Even outsiders who were brought in to do role-play began to be affected by the environment. The consultant thoroughly believed that he was a responsible for giving parole and he became so difficult to work with. Interestingly, this consultant was a former prisoner, one should expect him to be a little more lenient but he was not. Prisoner, #819 refused to eat and became sick but when asked to talk to a priest he began to cry (Zimbardo, 2009). While he was crying the prisoners were lined up by the prison guards and asked to chant that prisoner #819 was a bad prisoner (Zimbardo, 2009). This prompted the prisoner to beg the leader of the experiment to allow him to go back to prison.

Control and Human Behaviour

On the final stages an observer saw prison guards placing paper bags to cover the head of the prisoners while being escorted to the bathroom. This prompted her to complain to Dr. Zimbardo that the experiment was inhumane. This prompted them to stop but not after completely transforming the behaviour of everyone involved (O’Toole, 1997). In a BBC reality TV show that tried to restage the SPE they did not get the same results and this may be due to the fact that the SPE has become popular over the years. Still, the BBC experiment proved that those who are role playing as prisoners began to behave in an interesting way by forming a commune and wanting to break out from the prison facility (BBC News, 2002).

This has proven that human behaviour is not only about social status and educational background. The members of the original SPE experiment were all educated and all have access to resources and thus did not experience being a criminal a deviant. They were the “good apples” as compared to those who can be easily typecast into someone who may have a propensity to break the law. It was therefore surprising to find out that these “good apples” quickly became tyrants in a time-frame of less than 36 hours.
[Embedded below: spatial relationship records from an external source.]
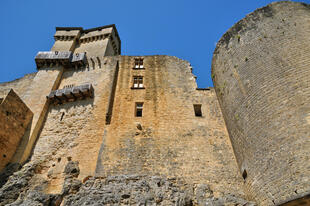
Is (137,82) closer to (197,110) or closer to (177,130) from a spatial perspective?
(197,110)

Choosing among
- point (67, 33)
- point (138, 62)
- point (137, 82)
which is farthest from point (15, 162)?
point (67, 33)

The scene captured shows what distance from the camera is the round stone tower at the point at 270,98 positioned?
319 inches

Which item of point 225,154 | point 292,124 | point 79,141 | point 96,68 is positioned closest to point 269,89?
point 292,124

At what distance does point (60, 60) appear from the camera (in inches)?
709

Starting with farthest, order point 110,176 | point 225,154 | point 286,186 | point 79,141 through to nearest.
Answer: point 79,141
point 225,154
point 110,176
point 286,186

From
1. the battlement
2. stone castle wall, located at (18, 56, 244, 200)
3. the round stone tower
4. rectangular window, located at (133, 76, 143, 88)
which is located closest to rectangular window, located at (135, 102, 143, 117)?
stone castle wall, located at (18, 56, 244, 200)

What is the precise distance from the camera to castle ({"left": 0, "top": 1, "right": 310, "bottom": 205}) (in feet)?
29.6

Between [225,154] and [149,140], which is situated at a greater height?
[149,140]

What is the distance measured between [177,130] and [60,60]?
37.2 feet

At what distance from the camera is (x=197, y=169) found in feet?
35.8

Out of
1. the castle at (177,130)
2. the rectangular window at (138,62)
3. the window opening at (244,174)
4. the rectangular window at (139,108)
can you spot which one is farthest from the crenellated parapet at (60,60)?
the window opening at (244,174)

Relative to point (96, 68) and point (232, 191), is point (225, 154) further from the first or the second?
point (96, 68)

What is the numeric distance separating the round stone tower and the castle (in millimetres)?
41

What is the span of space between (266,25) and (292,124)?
222 inches
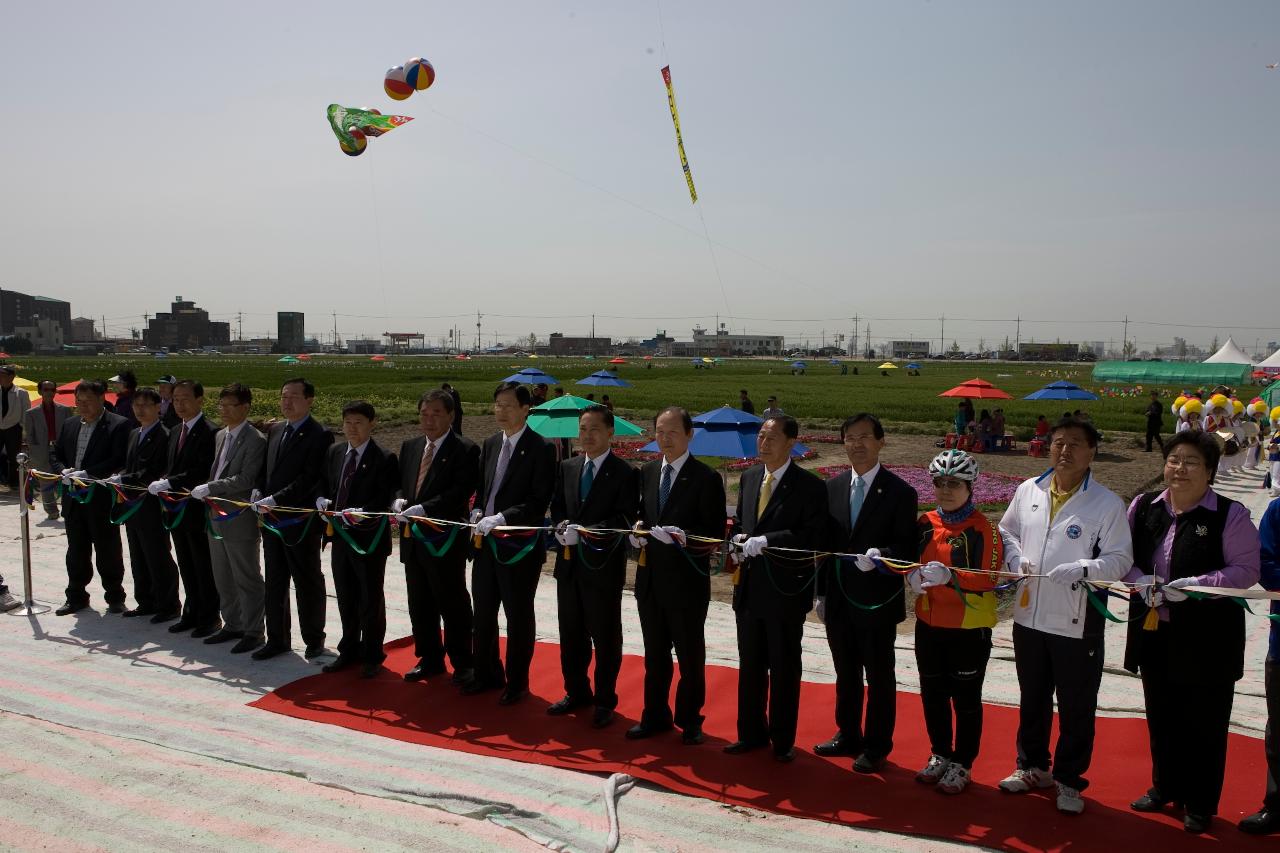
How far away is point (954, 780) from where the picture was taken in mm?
4309

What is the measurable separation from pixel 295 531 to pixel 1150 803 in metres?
5.55

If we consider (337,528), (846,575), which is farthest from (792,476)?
(337,528)

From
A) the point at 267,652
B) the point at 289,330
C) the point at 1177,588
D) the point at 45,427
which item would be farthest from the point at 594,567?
the point at 289,330

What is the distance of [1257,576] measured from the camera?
3854 millimetres

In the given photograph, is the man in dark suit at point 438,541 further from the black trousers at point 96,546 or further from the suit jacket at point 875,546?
the black trousers at point 96,546

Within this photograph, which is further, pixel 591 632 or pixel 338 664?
pixel 338 664

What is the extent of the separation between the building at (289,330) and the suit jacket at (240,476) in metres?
159

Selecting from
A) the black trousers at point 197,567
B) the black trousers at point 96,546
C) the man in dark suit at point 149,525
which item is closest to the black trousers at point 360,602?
the black trousers at point 197,567

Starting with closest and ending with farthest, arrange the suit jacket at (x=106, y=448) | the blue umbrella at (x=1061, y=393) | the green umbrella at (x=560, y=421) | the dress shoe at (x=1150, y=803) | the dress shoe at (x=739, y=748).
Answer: the dress shoe at (x=1150, y=803), the dress shoe at (x=739, y=748), the suit jacket at (x=106, y=448), the green umbrella at (x=560, y=421), the blue umbrella at (x=1061, y=393)

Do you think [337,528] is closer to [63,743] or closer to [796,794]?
[63,743]

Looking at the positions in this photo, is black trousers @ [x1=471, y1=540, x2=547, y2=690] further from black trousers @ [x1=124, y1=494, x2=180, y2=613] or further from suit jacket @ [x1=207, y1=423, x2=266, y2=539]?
black trousers @ [x1=124, y1=494, x2=180, y2=613]

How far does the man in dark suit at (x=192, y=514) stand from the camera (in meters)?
6.95

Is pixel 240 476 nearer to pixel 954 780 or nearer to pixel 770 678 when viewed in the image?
pixel 770 678

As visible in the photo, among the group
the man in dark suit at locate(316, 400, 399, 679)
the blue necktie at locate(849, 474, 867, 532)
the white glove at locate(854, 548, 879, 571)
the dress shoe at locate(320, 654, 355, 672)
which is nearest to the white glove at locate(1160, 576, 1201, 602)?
the white glove at locate(854, 548, 879, 571)
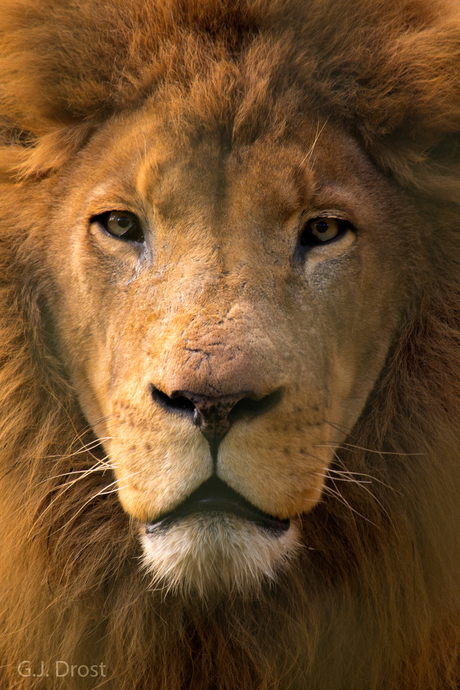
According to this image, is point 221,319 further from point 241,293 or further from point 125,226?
point 125,226

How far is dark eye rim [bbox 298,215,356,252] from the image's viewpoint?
197 centimetres

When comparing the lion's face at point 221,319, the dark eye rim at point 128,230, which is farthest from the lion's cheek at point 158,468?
the dark eye rim at point 128,230

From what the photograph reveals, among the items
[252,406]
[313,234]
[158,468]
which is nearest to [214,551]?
[158,468]

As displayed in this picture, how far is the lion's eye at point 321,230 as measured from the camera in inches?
78.0

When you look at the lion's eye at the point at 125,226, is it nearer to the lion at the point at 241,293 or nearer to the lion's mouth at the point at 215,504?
the lion at the point at 241,293

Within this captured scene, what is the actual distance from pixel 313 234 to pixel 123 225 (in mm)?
559

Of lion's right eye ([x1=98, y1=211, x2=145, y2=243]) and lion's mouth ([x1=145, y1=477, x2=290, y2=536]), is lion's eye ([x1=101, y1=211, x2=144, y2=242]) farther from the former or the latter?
lion's mouth ([x1=145, y1=477, x2=290, y2=536])

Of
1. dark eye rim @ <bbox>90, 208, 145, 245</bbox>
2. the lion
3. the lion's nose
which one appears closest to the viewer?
the lion's nose

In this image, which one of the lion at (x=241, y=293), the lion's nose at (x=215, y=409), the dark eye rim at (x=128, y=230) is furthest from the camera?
the dark eye rim at (x=128, y=230)

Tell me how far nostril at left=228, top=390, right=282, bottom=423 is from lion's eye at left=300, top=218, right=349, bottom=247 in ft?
1.70

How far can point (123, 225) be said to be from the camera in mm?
2031

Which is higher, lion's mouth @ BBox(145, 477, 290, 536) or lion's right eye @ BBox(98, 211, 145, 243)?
lion's right eye @ BBox(98, 211, 145, 243)

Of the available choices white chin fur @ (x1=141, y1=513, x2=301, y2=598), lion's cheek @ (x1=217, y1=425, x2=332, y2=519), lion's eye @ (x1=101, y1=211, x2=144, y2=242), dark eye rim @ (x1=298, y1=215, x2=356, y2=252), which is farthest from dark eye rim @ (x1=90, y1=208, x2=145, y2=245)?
white chin fur @ (x1=141, y1=513, x2=301, y2=598)

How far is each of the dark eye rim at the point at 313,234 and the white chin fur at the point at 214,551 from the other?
80cm
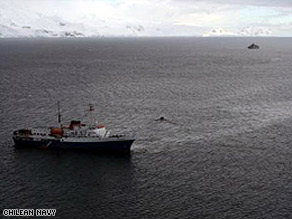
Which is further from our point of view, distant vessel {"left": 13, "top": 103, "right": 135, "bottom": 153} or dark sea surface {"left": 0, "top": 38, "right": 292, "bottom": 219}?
distant vessel {"left": 13, "top": 103, "right": 135, "bottom": 153}

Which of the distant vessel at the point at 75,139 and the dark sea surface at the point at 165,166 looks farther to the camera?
the distant vessel at the point at 75,139

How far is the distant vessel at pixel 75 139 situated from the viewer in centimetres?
11329

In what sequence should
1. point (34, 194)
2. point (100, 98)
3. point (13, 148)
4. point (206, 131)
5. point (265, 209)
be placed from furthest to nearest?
point (100, 98)
point (206, 131)
point (13, 148)
point (34, 194)
point (265, 209)

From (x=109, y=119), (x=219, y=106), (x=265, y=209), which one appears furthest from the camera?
(x=219, y=106)

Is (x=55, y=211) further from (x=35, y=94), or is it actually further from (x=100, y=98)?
(x=35, y=94)

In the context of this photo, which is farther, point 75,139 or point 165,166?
point 75,139

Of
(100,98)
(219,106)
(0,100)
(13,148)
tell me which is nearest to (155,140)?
(13,148)

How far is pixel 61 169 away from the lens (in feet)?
333

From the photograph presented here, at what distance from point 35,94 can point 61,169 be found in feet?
307

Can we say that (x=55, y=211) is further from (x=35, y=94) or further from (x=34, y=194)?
(x=35, y=94)

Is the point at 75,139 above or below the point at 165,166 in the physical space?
above

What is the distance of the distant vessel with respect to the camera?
113 meters

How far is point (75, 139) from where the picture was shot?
379 feet

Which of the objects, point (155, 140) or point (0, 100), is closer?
point (155, 140)
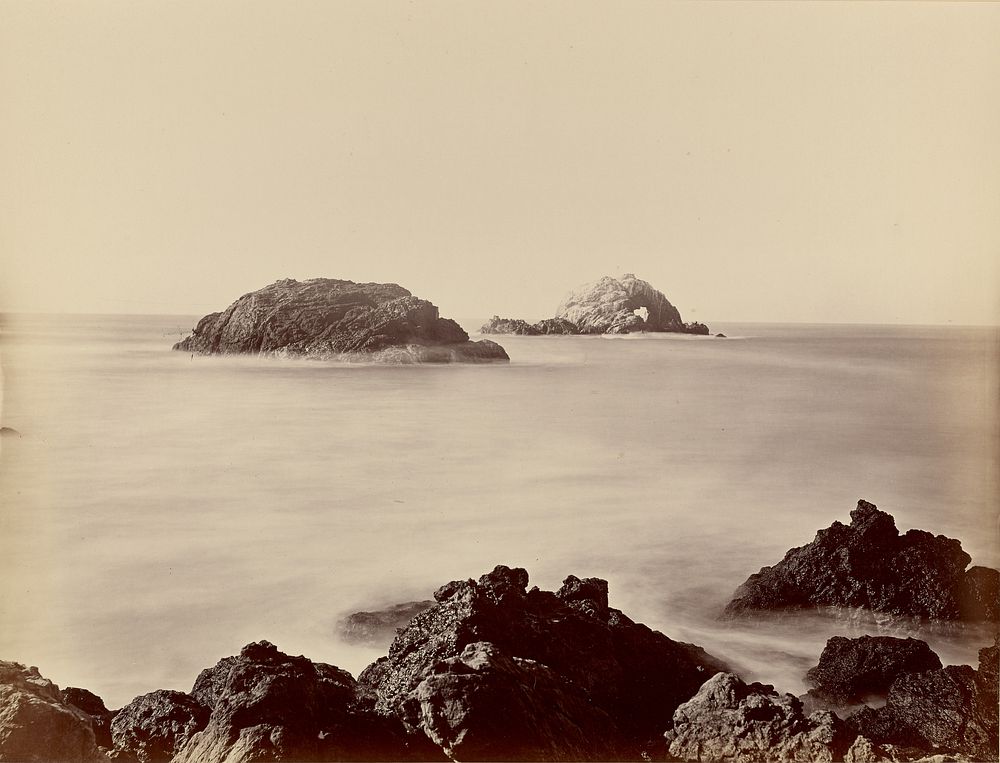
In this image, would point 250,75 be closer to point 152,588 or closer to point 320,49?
point 320,49

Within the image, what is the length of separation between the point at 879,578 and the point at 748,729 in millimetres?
697

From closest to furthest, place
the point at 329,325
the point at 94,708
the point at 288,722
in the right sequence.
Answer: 1. the point at 288,722
2. the point at 94,708
3. the point at 329,325

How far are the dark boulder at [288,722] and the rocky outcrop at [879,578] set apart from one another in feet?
3.60

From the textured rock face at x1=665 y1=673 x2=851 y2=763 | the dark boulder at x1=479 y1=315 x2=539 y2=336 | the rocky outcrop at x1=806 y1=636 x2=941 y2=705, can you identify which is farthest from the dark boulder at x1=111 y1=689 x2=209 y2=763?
the rocky outcrop at x1=806 y1=636 x2=941 y2=705

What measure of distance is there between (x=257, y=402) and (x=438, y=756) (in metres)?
1.18

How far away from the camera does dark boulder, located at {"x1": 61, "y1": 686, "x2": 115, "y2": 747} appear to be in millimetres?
2209

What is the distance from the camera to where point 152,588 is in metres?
2.43

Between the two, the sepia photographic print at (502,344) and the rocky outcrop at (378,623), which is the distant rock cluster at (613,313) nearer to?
the sepia photographic print at (502,344)

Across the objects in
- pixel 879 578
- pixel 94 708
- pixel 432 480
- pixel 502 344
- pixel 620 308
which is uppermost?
pixel 620 308

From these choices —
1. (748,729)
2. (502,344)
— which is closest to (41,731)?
(502,344)

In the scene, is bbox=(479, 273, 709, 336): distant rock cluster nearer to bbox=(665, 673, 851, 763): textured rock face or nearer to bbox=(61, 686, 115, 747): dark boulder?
bbox=(665, 673, 851, 763): textured rock face

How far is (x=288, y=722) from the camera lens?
2.02 m

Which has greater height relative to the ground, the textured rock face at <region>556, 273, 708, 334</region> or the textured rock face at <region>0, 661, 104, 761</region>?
the textured rock face at <region>556, 273, 708, 334</region>

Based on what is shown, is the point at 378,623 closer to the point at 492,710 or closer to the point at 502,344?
the point at 492,710
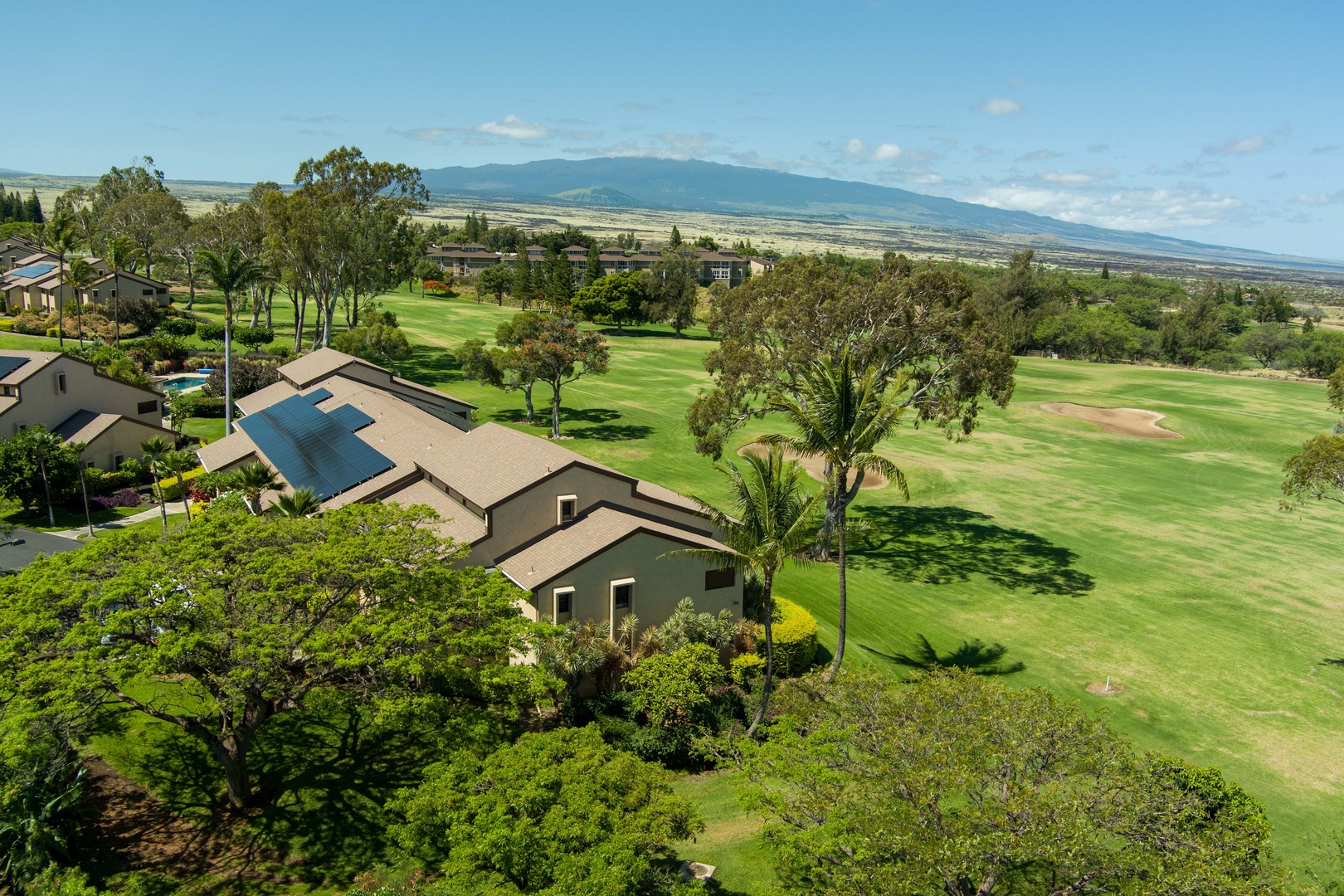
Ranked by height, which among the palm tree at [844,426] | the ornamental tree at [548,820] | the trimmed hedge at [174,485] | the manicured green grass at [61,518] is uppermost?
the palm tree at [844,426]

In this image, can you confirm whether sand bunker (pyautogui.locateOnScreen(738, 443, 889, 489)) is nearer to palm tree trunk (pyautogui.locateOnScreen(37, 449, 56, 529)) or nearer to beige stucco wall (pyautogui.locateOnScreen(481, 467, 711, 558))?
beige stucco wall (pyautogui.locateOnScreen(481, 467, 711, 558))

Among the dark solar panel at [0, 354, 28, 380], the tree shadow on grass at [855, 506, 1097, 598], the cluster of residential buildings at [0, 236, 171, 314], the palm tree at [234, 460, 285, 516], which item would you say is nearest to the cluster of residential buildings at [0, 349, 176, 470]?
the dark solar panel at [0, 354, 28, 380]

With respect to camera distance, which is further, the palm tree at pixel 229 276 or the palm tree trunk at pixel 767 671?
the palm tree at pixel 229 276

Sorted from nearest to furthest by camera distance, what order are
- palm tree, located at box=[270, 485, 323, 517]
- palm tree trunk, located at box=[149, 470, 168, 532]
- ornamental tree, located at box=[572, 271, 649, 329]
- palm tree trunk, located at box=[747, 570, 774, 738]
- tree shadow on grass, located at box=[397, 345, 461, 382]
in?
palm tree trunk, located at box=[747, 570, 774, 738], palm tree, located at box=[270, 485, 323, 517], palm tree trunk, located at box=[149, 470, 168, 532], tree shadow on grass, located at box=[397, 345, 461, 382], ornamental tree, located at box=[572, 271, 649, 329]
This means that the environment played a major role in influencing human behaviour. This will have significant impact on psychology as a scientific discipline because it has proven the idea that psychology can manipulate reaction of human beings even if they were already pre-programmed to act kindly and to act decently towards their fellowmen. The SPE was able to show that if there is the right amount of stressors and the perfect scenario that will create incentives for acting inhumane, then the people inside that framework will act like animals.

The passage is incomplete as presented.